Quindi sì, è innegabile che il Partito conservatore sia sostanzialmente impazzito. - Un no deal rappresenterebbe una catastrofe economica. Il commercio con l'estero del Regno Unito è attualmente regolato da una miriade di accordi negoziati dall'Unione nel corso dei decenni a nome degli stati che ne fanno parte, dunque una volta abbandonato il club, il Regno Unito non avrebbe più alcun accordo commerciale, nemmeno con l'Europa.
- Abbiamo capito che il problema della Brexit sono le scelte incompatibili l'una con l'altra: per esempio mantenere il Nord Irlanda nel Regno Unito ma evitare un confine tra l'Irlanda e l'Europa.

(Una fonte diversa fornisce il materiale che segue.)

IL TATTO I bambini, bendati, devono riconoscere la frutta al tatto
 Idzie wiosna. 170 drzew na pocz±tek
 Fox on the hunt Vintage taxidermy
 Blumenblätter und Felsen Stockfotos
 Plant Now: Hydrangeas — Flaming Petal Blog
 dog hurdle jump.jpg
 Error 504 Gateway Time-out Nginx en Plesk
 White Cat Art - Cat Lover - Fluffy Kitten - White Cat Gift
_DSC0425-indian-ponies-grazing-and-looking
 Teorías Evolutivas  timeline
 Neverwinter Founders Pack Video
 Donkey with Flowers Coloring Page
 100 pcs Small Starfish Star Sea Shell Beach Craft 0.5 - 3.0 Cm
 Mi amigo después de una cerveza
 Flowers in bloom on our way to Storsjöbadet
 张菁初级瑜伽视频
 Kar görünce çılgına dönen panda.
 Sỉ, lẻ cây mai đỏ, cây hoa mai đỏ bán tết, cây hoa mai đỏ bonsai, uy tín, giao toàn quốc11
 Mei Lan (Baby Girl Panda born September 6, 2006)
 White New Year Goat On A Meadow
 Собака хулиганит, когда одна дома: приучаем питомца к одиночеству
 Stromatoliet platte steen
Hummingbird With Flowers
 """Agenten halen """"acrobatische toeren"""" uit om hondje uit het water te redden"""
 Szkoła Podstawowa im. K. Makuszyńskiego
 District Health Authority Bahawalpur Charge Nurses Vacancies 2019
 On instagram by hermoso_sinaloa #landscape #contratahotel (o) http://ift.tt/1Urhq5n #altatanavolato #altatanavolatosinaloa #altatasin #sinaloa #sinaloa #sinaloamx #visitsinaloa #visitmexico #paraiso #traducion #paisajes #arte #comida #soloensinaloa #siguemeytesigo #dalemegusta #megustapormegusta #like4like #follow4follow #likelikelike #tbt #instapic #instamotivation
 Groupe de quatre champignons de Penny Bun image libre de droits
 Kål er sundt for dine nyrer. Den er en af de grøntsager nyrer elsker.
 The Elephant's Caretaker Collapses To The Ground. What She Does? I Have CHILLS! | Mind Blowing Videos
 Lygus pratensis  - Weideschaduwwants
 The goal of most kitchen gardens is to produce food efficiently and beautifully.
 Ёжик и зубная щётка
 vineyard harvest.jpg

- Credo che il problema più rilevante tra il popolo britannico sia che solo ad una piccola parte di esso importa abbastanza dell'Europa. L'Europa non è un tema importante per la maggior parte degli elettori britannici, perciò quando è stata offerta loro la scelta e hanno dovuto prendere una decisione, il fatto che l'Unione europea non funzionasse bene, insieme allo scontento per scelte del loro stesso governo, li ha portati a votare, con uno scarto ridotto, in tale direzione. Alla fine dei conti, però, sono troppo pochi i cittadini britannici a cui importa dell'Ue. Credo che in Italia, in Francia, in Germania, grazie all’esperienza della Seconda guerra mondiale, ci sia un più profondo sentimento di legame con l’Unione europea; in Gran Bretagna il problema è che troppe persone sono indifferenti o disinteressate all'Ue.
- Credo che il problema principale sia stato da parte britannica. Tuttavia, l’Unione europea, sin dalla crisi finanziaria globale del 2008, non ha funzionato bene. Non ha protetto le vite, gli standard di vita dei suoi cittadini, ha dimostrato processi di decisione politica lenti e problematici, soprattutto riguardo all'euro, ma anche sull’immigrazione.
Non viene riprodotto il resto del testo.